On a non-zero exit the engine's terminal stderr JSON carries a reason; for exit 1 it disambiguates the cause:

reason	exit	meaning	what to do
`needs_reauth`	1	session cookie missing or expired	tell the user to run `gpt-pro-relay login` on macmini
`model_select_failed`	1	couldn't get Pro selected in the picker	selectors drifted; surface `run_dir` to the user
`reasoning_mismatch`	1	Extended Pro chip absent after model select	same — selectors drifted
`worker_exception`	1	Python exception in the worker	inspect `run_dir/worker.stderr` (structured stage trace) — the last `stage` before the error tells you where it died
`timeout`	3	no completion within 60 min	inspect `run_dir/streaming-*.png`
`run_id_conflict`	2	reattach id collided with a different run	pick a fresh run (drop `--run-id`)

Run artifacts

run_dir lives on macmini at ~/.gpt-pro/runs/<run_id>/:

prompt.md, response.md, meta.json, result.json
pre-send.png, streaming-NNN.png, final.png, error-*.png
final.html, network.json
worker.stdout — detached worker's stdout (usually empty)
worker.stderr — structured JSONL stage trace: one line per stage (start, slot_queued/slot_acquired, chrome_cdp_ready/chrome_connected/chrome_activated, logged_in, model_verified, prompt_typed, sent, extracted, finished, plus error / orphan_kill_* / *_skipped). When something fails mid-run, this is the fastest path to the failure point — the last stage before the error line tells you where it died.

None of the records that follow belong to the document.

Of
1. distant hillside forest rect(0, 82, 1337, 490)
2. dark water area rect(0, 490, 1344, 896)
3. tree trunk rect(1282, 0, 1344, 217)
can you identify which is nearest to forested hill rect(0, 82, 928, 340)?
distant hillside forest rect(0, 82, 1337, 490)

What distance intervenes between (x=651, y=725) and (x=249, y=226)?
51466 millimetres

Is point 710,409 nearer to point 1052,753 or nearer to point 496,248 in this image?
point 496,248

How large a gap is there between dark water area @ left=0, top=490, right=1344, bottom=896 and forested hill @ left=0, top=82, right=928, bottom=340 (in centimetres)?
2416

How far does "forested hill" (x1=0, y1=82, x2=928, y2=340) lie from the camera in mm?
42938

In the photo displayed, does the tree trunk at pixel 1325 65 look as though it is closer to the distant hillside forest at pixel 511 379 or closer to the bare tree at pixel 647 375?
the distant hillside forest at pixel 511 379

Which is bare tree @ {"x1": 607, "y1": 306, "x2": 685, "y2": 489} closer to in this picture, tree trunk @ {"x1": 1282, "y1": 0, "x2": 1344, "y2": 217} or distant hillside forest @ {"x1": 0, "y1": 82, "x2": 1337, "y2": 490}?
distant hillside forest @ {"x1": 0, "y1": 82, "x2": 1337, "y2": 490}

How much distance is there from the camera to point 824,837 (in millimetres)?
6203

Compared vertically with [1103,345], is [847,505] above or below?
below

Reach for them via ssh macmini cat <run_dir>/<file> or ssh macmini ls <run_dir> when diagnosing.

When gpt-pro-relay fits

Situation	Verdict
Pro Extended reasoning, from any machine with SSH to macmini	Yes
Tolerating a flaky network on a 5–20 min reasoning run	Yes — `gpt-pro` polls through drops without intervention
Driving your local live Chrome with any model + effort	Use a local Chrome-driving skill instead
Multi-turn follow-ups in the same chat	Doesn't fit — gpt-pro is one-shot per invocation

Multi-turn

gpt-pro is one-shot per invocation — every call is a fresh ChatGPT conversation. To continue a thread, paste the prior response into the next prompt yourself. The dedicated profile retains login but does not persist conversation context across calls.